Por 28 de septiembre de 2006 diciembre 23rd, 2020 Sin comentarios

Félix de Azúa

Habrá que ir extendiendo la campaña. Como toda campaña, requiere una cierta conspiración de los iguales. Con sosiego, pero sin pausa, habrá que conspirar.

Aquellos que confiados en nuestra larga experiencia, nos pregunten sobre lo que hay que visitar aquí o alla, qué monumentos, qué museos, gente joven casi siempre, deberán recibir una respuesta honesta. Por ejemplo, desaconsejar muy seriamente cualquier visita de los museos parisinos. En realidad, de cualquier museo nacional masificado, a menos de que sea para estudiar una sola pieza, un solo autor. Dos, como mucho. Pero ni siquiera con esa condición deberá visitarse un estadio deportivo como El Louvre, o, todavía peor, el Quai D’Orsay. Han sido destruidos. Son irrecuperables.

En cambio, se impone decir la verdad sobre lo que queda de la llamada “cultura occidental”. No está agotada, ni mucho menos, pero ha cambiado de rumbo. Lo que ahora puede hacernos mejores, instruirnos, apagar el hervor de la sangre indignada, prepararnos a la meditación y el estudio, darnos paciencia para soportar la embestida de la estupidez oficial, en fin, mejorarnos por dentro y por fuera, son los lugares en donde todavía no han intervenido los funcionarios de la valoración artística, tanto políticos como mediáticos. Son tan difíciles de encontrar como lo eran, hace doscientos años, los Vermeer.

- Líneas de datos
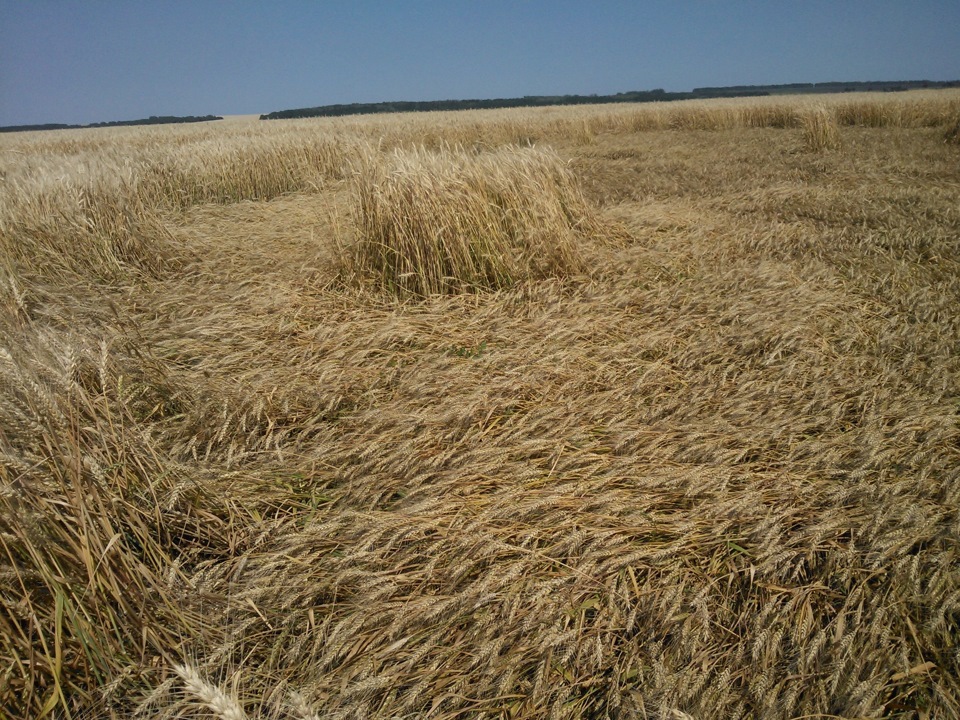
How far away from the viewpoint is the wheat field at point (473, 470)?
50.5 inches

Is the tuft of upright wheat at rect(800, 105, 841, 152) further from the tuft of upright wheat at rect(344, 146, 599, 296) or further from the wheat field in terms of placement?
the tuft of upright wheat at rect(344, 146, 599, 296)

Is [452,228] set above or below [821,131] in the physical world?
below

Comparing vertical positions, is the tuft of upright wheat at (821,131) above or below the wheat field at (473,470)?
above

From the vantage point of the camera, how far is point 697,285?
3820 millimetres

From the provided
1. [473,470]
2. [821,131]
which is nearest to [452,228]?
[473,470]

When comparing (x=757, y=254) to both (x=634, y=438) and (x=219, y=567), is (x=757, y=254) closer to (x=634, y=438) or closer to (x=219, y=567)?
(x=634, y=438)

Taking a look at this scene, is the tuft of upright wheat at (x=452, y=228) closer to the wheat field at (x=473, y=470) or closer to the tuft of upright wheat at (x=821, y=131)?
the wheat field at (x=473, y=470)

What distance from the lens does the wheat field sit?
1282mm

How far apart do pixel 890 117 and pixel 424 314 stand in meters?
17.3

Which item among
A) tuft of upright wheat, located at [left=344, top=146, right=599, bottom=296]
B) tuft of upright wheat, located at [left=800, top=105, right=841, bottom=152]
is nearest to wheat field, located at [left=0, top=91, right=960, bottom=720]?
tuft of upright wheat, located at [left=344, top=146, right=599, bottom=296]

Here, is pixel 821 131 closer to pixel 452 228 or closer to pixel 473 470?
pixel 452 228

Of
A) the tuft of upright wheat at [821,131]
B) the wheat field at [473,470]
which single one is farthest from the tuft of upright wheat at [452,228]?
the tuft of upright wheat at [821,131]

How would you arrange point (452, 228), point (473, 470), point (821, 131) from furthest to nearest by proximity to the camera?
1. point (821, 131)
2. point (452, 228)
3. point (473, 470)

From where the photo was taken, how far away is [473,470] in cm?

- Enunciado
Responda por favor a estas preguntas sobre el fragmento:
1. ¿Qué requiere toda campaña?
2. ¿Qué dos museos se nombran como lugares que no deben visitarse?
3. ¿Con qué se compara la dificultad de encontrar los lugares donde aún no han intervenido los funcionarios de la valoración artística?
Las líneas no tienen relación con el fragmento.

- Respuesta
1. Una cierta conspiración de los iguales.
2. El Louvre y el Quai D’Orsay.
3. Con la dificultad de encontrar los Vermeer hace doscientos años.